__Texto de la página__.

○ ○ ○ ○

La discusión gramsciana en torno a las ideologías y su función en los procesos hegemónicos es clave para entender la propuesta de Thompson. Gramsci consideró que las ideologías implicaban una concepción de mundo aparejada a una norma de conducta, lo que suponía no solo aceptar el carácter indisociable entre filosofía y moral (o entre visiones de mundo y normas de conducta), sino también entre teoría y práctica (Bianchi 2008, 162). La ideología pierde así su carácter etéreo y asume en Gramsci una existencia material (Bianchi 2008, 134). Esto implica que las luchas ideológicas no se resuelven en las alturas incorpóreas del pensamiento para organizar luego las prácticas, sino que estas últimas son los terrenos en donde se desenvuelven tales luchas. Por ello mismo, las prácticas son también el terreno de gestación, reproducción y transformación de las concepciones de mundo o, como diría Gramsci, “la historicidad de la filosofía no significa otra cosa que su practicidad” (2008, 162).

○ ○ ○ ○

__Material de partida__.

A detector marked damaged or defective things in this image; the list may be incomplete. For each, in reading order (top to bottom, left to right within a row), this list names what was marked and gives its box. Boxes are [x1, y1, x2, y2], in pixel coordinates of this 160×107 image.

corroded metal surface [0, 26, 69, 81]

○ ○ ○ ○

__Desafío 1__.
Enumera, en el orden en que aparecen, todas las referencias bibliográficas entre paréntesis del texto sobre Gramsci y las ideologías.
__Desafío 2__.
Prolonga el texto sobre Gramsci y las ideologías a partir de su última oración.

__Respuesta 1__.
(Bianchi 2008, 162)
(Bianchi 2008, 134)
(2008, 162)

__Respuesta 2__.
Con respecto a las concepciones de realidad y justicia que median la noción de despojo, asumir la perspectiva gramsciana sobre la ideología supone aceptar que tienen una historia cuyo curso no está predefinido, sino que se resuelve en medio de la contradicción y la contienda. En tanto la noción de despojo obtiene su significado y alcance definitivo en su articulación con dichas concepciones, tiene una suerte similar. Según lo vimos, las disputas en torno a qué es ser campesino y quiénes están cubiertos por esa categoría, qué tipo de cosas son valiosas (la tierra, el agua, las semillas, el territorio) y en qué reposa su valor (ser fuente de riqueza material, fuente de vida o de continuidad cultural), así como los criterios que definen su derecho a poseerlas, constituyen una parte de la historia de la noción de despojo.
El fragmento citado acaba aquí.